Less than 5% of babies are breech when a full term labor begins. Premature babies are more likely to be breech as they have not had enough time to turn around. At 28 weeks of pregnancy 25% of babies are still in the breech position. It is the weight of the babies head that draws on the gravity to pull your baby to a head down position, and therefore the percentage of breech babies goes down drastically as the baby gets bigger and the end of pregnancy nears.

There are actually four different versions of breech presentation in babies. They include:

  • Frank Breech where your baby comes out bottom first and the feet are up by your babies ears
  • Complete Breech where your baby is sitting cross-legged and comes out bottom first
  • Footling Breech where your baby’s bottom is higher in the uterus, but his feet are at the opening of the pelvic bone, set to come out first
  • Kneeling Breech where your baby is in a kneeling position at the top of the pelvic bone

Frank Breech is the most common way a breech baby will be presented. Both the Footling Breech and the Kneeling Breech are very rare positions.

Many couples will prefer the doctor or midwife to try an external method of tuning the baby from the outside prior to labor beginning. This is done in the hospital and generally the baby is monitored on your baby to make sure he does not experience fetal distress.

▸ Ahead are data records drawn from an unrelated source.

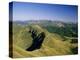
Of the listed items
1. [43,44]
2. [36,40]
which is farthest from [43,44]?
[36,40]

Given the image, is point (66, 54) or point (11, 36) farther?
point (66, 54)

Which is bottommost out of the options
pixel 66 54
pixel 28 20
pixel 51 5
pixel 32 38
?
pixel 66 54

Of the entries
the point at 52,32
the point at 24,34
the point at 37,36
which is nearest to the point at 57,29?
the point at 52,32

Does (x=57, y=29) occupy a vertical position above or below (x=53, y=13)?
below

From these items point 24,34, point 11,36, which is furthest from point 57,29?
point 11,36

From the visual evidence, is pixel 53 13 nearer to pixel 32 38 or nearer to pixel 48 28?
pixel 48 28

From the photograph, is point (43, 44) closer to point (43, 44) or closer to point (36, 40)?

If the baby cannot be turned, or the couple chooses to not try turning the baby, then a c-section will often be scheduled in order to deliver a breech baby. There are risks to delivering a full term breech baby, Including a prolapsed umbilical cord, oxygen deprivation, the baby’s head getting stuck since the bottom is softer and may not dilate the cervix as much as it should, as well as possible injury to the baby’s brain and skull. Because of these risks, doctors will generally not agree to do vaginal breech births, and will instead insist on delivering the baby by c-section as it is safer for both the mother and the baby.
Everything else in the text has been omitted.